------ DATA FOR THIS TASK

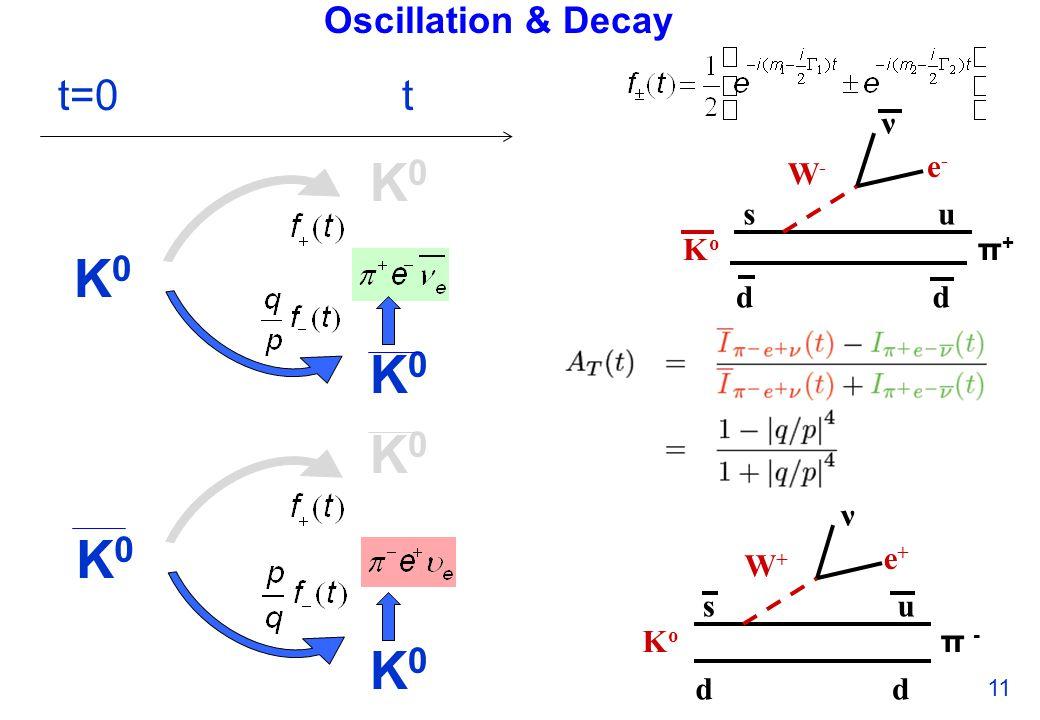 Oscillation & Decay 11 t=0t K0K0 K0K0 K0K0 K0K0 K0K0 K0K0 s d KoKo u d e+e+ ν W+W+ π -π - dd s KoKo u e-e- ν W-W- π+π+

------------
------ DATA FOR THIS TASK

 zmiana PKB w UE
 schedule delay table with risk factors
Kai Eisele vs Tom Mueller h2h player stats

------------
------ DATA FOR THIS TASK

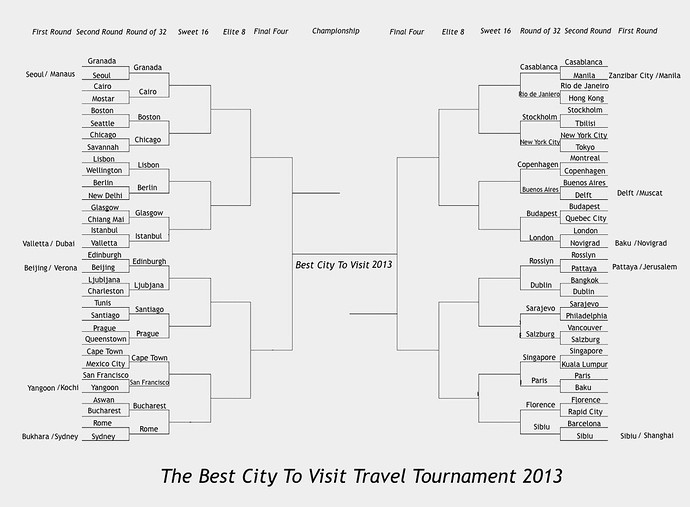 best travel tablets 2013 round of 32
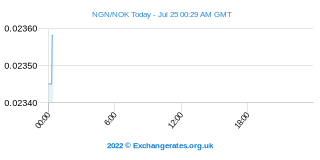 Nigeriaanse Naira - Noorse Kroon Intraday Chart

------------

• EXERCISE BRIEF: Output, from the data above, the lines from the line with "zmiana PKB w UE" to the line with "Kai Eisele vs Tom Mueller h2h player stats" exactly as they stand, both ends included and nothing else.

• YOUR SOLUTION:
 zmiana PKB w UE
 schedule delay table with risk factors
Kai Eisele vs Tom Mueller h2h player stats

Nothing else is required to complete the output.